Die deutsche Reichsleitung war davon überzeugt, den Krieg zu gewinnen. Die Kosten des Krieges sollte dann der besiegte Gegner zahlen – eine Rechnung, die nicht aufging.

Doch nicht nur Deutschland hatte auf diese Weise kalkuliert, auch die alliierten Gegner waren von ähnlichen Überlegungen ausgegangen. Das besiegte Deutschland musste daher im Versailler Friedensvertrag den enormen Schadensersatzforderungen zustimmen.

Zu Beginn der 1920er-Jahre hatte das Deutsche Reich deshalb bei den Siegermächten riesige Schulden – und zusätzlich auch noch bei der eigenen Bevölkerung. Denn die hatte während der Kriegsjahre dem Staat Millionen von Mark für die Kriegskosten vorgestreckt – in sogenannten Kriegsanleihen.

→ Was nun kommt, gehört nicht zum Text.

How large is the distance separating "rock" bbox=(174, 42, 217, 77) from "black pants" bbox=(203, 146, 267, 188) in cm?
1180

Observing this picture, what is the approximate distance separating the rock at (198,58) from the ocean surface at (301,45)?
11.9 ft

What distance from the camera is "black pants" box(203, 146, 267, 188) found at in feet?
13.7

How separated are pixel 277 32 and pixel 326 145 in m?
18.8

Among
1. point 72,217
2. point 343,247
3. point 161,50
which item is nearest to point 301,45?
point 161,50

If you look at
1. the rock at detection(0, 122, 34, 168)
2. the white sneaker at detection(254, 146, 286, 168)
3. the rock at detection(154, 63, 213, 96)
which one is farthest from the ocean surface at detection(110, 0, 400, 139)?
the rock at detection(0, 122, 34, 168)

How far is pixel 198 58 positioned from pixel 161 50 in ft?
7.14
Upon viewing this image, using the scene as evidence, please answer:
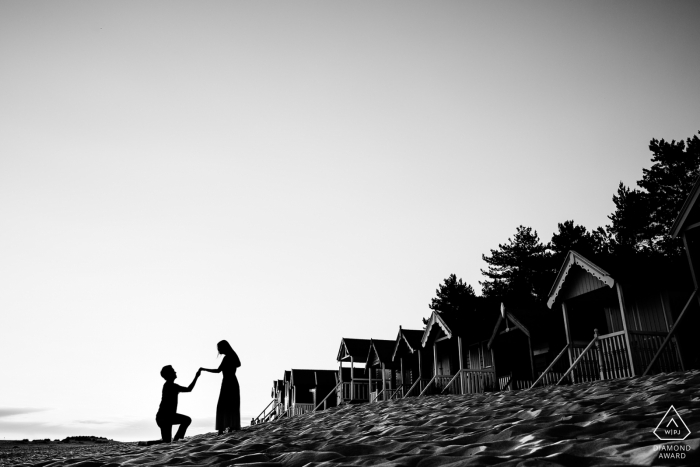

Die Weimarer Republik stand also wirtschaftlich mit dem Rücken zur Wand. Sie musste das kriegsgeschüttelte Land wieder aufrichten, Kriegsanleihen an die eigene Bevölkerung zurückzahlen und Geld für die Reparationsleistungen aufbringen.
Um seinen Zahlungsverpflichtungen nachzukommen, brachte die Regierung mehr und mehr Geld in Umlauf, auch wenn es für die immer höhere Anzahl Banknoten keine materiellen Gegenwerte im Land gab. Die Menschen rechneten bald in Bündeln statt Scheinen. Geld wurde in Schubkarren transportiert, Bündel als Heizmaterial zweckentfremdet, die Rückseite als Schmierpapier benutzt.

Saniert waren dagegen die Schuldner. Wer sich etwa 1921 für ein Haus oder anderen Grundbesitz verschuldet hatte, der war über Nacht seine Schulden los.